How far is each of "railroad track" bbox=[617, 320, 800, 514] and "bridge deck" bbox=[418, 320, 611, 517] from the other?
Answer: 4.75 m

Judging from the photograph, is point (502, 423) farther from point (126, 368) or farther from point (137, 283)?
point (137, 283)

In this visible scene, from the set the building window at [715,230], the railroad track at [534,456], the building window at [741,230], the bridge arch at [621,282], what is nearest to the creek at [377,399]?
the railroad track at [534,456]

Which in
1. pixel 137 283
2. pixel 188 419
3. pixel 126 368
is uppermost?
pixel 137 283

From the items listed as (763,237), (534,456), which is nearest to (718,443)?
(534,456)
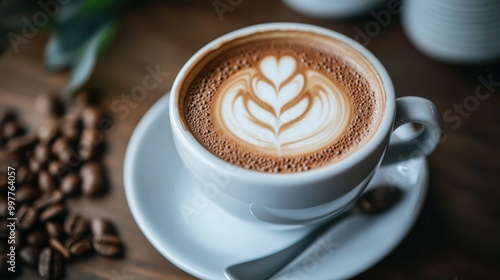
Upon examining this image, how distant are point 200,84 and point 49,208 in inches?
12.4

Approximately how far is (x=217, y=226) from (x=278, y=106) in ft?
0.62

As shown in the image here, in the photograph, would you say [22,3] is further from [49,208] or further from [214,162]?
[214,162]

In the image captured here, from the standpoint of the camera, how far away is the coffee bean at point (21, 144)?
A: 1043 mm

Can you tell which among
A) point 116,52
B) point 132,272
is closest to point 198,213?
point 132,272

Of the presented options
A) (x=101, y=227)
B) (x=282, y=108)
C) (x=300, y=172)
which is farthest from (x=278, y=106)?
(x=101, y=227)

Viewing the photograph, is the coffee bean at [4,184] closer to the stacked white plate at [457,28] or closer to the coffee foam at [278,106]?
the coffee foam at [278,106]

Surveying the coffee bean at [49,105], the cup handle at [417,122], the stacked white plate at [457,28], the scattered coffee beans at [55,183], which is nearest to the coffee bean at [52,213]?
the scattered coffee beans at [55,183]

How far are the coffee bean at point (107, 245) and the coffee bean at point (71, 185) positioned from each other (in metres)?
0.11

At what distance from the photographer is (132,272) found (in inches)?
34.8

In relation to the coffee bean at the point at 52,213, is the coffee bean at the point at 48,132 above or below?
above

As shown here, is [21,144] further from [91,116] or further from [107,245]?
[107,245]

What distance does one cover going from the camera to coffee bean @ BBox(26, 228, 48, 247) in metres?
0.92

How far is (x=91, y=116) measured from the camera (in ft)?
3.51

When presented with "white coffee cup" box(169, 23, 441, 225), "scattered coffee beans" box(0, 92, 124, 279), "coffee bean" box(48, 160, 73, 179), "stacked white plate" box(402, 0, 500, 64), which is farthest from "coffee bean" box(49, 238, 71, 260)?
"stacked white plate" box(402, 0, 500, 64)
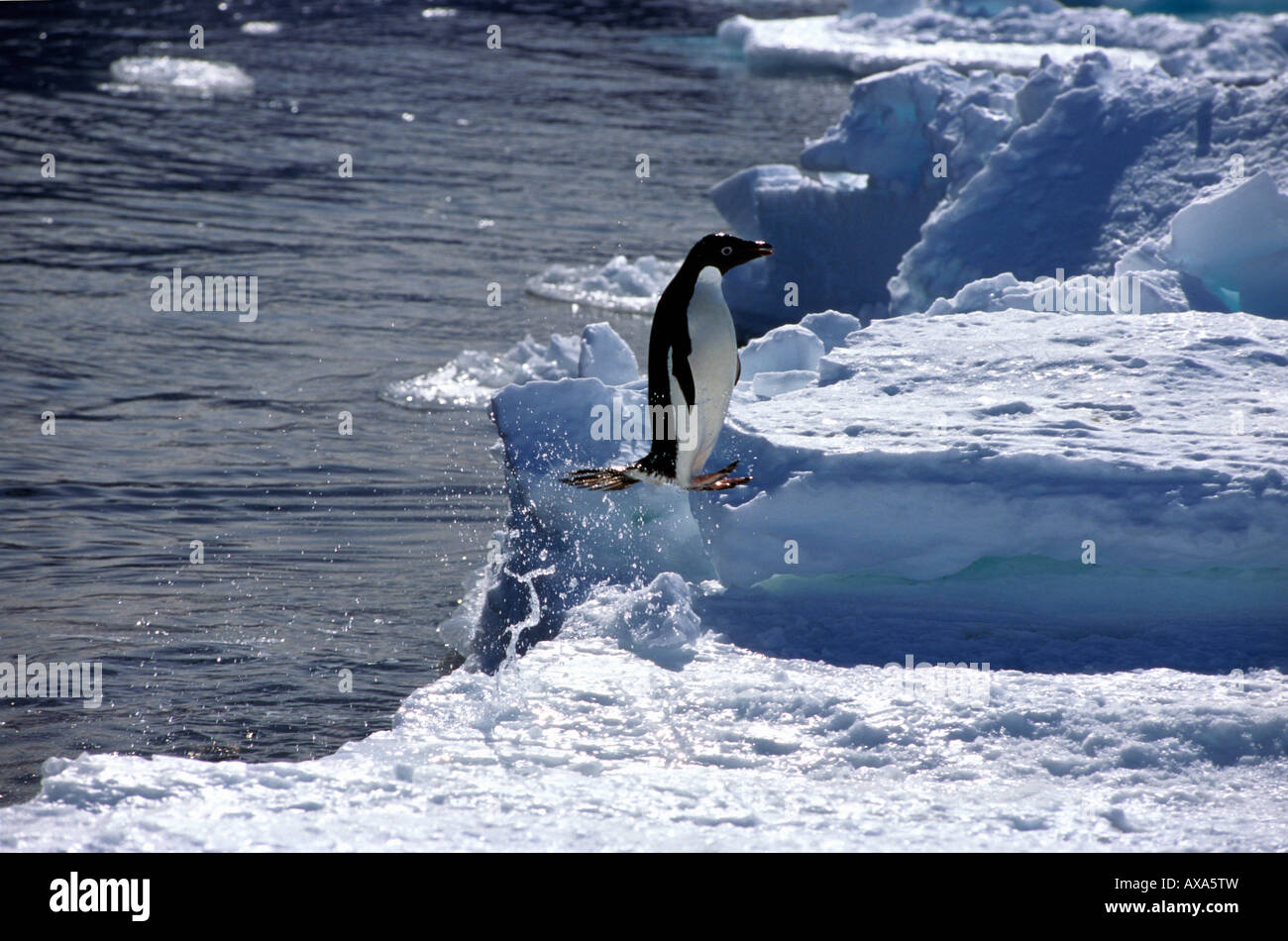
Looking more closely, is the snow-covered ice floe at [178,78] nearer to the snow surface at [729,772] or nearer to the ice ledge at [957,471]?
the ice ledge at [957,471]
○ ○ ○ ○ ○ ○ ○
SHORT PROBLEM: Turn all the records above into a Markdown table with the columns Row and Line, one numbered row per line and blank lines skipped. Leave the pictures out of the table.

COMPLETE RESPONSE:
| Row | Line |
|---|---|
| 1 | How far is each of "railroad track" bbox=[617, 320, 800, 514] and "bridge deck" bbox=[418, 320, 611, 517] from the other? |
| 2 | Answer: 4.75 m |
| 3 | Judging from the photograph, is point (502, 423) farther from point (126, 368) or farther from point (137, 283)? |
| 4 | point (137, 283) |
| 5 | In this visible scene, from the set the building window at [715,230], the railroad track at [534,456], the building window at [741,230], the bridge arch at [621,282], what is nearest to the creek at [377,399]? |
| 6 | the railroad track at [534,456] |
| 7 | Which in |
| 8 | 1. pixel 137 283 |
| 9 | 2. pixel 188 419 |
| 10 | 3. pixel 126 368 |
| 11 | is uppermost? |
| 12 | pixel 137 283 |
| 13 | From the items listed as (763,237), (534,456), which is nearest to (718,443)? |
| 14 | (534,456) |
| 15 | Upon examining this image, how distant are point 200,84 and point 49,208 in inches? |
| 16 | 12.4 |
| 17 | Approximately how far is (x=217, y=226) from (x=278, y=106) in ft? |
| 18 | 0.62 |
| 19 | As shown in the image here, in the photograph, would you say [22,3] is further from [49,208] or further from [214,162]? |
| 20 | [214,162] |
| 21 | In the image captured here, from the standpoint of the camera, how far away is the coffee bean at point (21, 144)? |
| 22 | A: 1043 mm |
| 23 | Can you tell which among |
| 24 | A) point 116,52 |
| 25 | B) point 132,272 |
| 26 | is closest to point 198,213? |
| 27 | point 132,272 |
| 28 | Of the presented options |
| 29 | A) (x=101, y=227) |
| 30 | B) (x=282, y=108) |
| 31 | C) (x=300, y=172) |
| 32 | which is farthest from (x=278, y=106)? |
| 33 | (x=101, y=227) |
| 34 | Viewing the photograph, is the coffee bean at [4,184] closer to the stacked white plate at [457,28] or closer to the coffee foam at [278,106]? |
| 35 | the coffee foam at [278,106] |
| 36 | Surveying the coffee bean at [49,105], the cup handle at [417,122], the stacked white plate at [457,28], the scattered coffee beans at [55,183], which is nearest to the coffee bean at [52,213]? |
| 37 | the scattered coffee beans at [55,183] |
| 38 | How far are the coffee bean at point (107, 245) and the coffee bean at point (71, 185) positioned from each other (in metres)? |
| 39 | 0.11 |
| 40 | At what distance from the photographer is (132,272) found (in inches)? |
| 41 | 34.8 |
| 42 | In relation to the coffee bean at the point at 52,213, is the coffee bean at the point at 48,132 above or below? |
| 43 | above |
| 44 | As shown here, is [21,144] further from [91,116] or further from [107,245]? |
| 45 | [107,245] |
| 46 | What distance does one cover going from the camera to coffee bean @ BBox(26, 228, 48, 247) in metres? |
| 47 | 0.92 |
| 48 | How far is (x=91, y=116) measured from the camera (in ft)? |
| 49 | 3.51 |
| 50 | When presented with "white coffee cup" box(169, 23, 441, 225), "scattered coffee beans" box(0, 92, 124, 279), "coffee bean" box(48, 160, 73, 179), "stacked white plate" box(402, 0, 500, 64), which is farthest from "coffee bean" box(49, 238, 71, 260)? |
| 51 | "stacked white plate" box(402, 0, 500, 64) |
| 52 | Looking more closely, is the snow-covered ice floe at [178,78] nearer to the snow surface at [729,772] or nearer to the ice ledge at [957,471]? |
| 53 | the ice ledge at [957,471] |